Le Burkina Faso a lancé les échanges entre secteurs public et privé. La cérémonie s’est tenue le 13 juillet 2026. Ces rencontres précèdent la réunion entre le gouvernement et les entreprises. Elles dureront jusqu’au 15 juillet. Les participants viennent de l’administration, du monde des affaires et de la société civile. Six groupes de travail examineront les problèmes du secteur économique. Le but est de trouver des solutions durables.
Ces discussions suivent les rencontres régionales de mai 2026. Le ministre Yacouba Zabré Gouba représentait le ministre du commerce. Il a expliqué que l’objectif est d’étudier les questions sans réponse satisfaisante. Les difficultés des opérateurs économiques seront aussi analysées. Des recommandations doivent améliorer le climat des affaires.
« Les préoccupations et recommandations recueillies lors des concertations régionales serviront de base de réflexion pour la poursuite des réformes en faveur de l’amélioration du climat des affaires », a-t-il souligné.
Pendant trois jours, les participants travailleront sur douze thèmes. Ces thèmes sont répartis en six groupes. Le premier groupe traite de l’innovation, de l’industrialisation et de l’artisanat. Il aborde aussi la lutte contre la fraude, la contrefaçon et la promotion de la qualité. Les acteurs privés ont évoqué l’industrialisation et la transformation locale. Ils ont aussi parlé du manque d’espaces pour les usines.
Le thème général est le civisme économique et l’engagement patriotique. Ce thème concerne le rôle du privé dans la refondation de l’État. Le ministre a jugé ce sujet important dans le contexte de la Révolution progressiste. Il a déclaré vouloir un secteur privé nouveau. Ce secteur doit participer à l’industrialisation et à la lutte contre la fraude. Il doit aussi promouvoir la traçabilité et le civisme fiscal.
Deux sous-thèmes découlent du thème principal. Le premier porte sur le civisme, l’engagement patriotique et leurs conséquences. Il traite de l’éthique fiscale, de la fraude et de la traçabilité. Le second sous-thème examine les leviers réglementaires et institutionnels. Ces mécanismes doivent renforcer la culture du civisme économique.
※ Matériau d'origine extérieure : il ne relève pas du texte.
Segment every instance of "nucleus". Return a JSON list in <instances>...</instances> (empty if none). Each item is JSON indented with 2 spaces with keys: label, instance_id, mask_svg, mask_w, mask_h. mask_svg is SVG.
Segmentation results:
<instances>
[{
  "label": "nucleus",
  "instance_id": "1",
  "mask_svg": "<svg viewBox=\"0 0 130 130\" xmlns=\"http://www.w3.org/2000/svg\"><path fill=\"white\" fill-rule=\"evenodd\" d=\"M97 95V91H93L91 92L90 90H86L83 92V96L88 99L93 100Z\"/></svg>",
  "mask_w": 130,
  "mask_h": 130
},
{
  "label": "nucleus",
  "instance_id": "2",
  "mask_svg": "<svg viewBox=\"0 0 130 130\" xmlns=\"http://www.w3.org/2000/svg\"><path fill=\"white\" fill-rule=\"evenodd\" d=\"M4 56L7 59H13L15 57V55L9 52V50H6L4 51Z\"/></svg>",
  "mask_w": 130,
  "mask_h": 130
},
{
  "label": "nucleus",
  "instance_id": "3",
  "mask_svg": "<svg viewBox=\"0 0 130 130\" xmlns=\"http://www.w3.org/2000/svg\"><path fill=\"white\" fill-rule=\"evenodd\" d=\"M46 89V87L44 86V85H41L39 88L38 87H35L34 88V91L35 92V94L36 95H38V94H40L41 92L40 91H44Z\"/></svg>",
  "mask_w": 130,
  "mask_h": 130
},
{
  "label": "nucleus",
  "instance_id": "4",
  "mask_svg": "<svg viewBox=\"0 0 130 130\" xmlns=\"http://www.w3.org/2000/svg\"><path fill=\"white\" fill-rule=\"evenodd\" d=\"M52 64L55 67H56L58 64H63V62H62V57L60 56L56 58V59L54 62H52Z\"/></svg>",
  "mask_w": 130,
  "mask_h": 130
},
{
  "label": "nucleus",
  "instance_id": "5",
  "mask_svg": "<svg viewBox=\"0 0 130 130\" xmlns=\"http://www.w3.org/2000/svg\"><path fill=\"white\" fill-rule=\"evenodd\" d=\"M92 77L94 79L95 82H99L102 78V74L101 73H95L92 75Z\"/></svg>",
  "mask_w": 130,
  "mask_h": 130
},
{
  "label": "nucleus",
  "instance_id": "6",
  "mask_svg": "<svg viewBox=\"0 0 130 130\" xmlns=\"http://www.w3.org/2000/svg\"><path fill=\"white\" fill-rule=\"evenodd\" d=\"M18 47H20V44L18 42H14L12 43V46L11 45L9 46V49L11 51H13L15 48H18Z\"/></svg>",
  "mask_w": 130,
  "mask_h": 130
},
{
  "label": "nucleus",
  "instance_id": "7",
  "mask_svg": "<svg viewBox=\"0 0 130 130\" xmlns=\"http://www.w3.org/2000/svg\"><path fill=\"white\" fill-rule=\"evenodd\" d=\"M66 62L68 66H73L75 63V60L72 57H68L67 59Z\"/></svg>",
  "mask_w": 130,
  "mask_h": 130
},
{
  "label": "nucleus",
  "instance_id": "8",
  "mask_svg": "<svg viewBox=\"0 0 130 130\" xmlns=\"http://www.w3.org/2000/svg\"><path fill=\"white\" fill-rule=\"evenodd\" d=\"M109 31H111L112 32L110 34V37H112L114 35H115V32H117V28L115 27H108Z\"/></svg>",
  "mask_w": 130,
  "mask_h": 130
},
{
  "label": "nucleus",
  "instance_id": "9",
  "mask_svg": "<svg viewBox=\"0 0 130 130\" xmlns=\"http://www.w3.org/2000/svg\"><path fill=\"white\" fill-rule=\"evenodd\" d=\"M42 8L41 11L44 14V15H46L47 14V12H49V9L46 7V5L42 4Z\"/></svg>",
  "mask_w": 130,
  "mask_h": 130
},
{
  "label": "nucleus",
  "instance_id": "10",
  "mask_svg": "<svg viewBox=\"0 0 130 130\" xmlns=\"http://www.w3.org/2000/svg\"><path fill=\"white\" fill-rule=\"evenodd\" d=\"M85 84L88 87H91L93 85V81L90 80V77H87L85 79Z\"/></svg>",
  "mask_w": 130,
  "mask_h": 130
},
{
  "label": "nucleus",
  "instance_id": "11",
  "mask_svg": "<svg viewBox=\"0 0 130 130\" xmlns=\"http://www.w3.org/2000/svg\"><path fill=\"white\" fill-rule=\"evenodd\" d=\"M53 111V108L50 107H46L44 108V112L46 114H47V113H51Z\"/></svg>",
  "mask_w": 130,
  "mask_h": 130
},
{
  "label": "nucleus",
Zanga Seydou Sessouma est le deuxième vice-président de la Chambre de commerce. Il a salué la régularité de ces rencontres. Il a estimé que les discussions sectorielles permettent d’examiner les problèmes régionaux non résolus. Ces problèmes seront ensuite transmis à la rencontre nationale. Il a aussi insisté sur la responsabilité du secteur privé.
« Nous devons être aux côtés de l’État pour l’accompagner dans ses différentes réformes afin d’atteindre la souveraineté économique », a-t-il déclaré.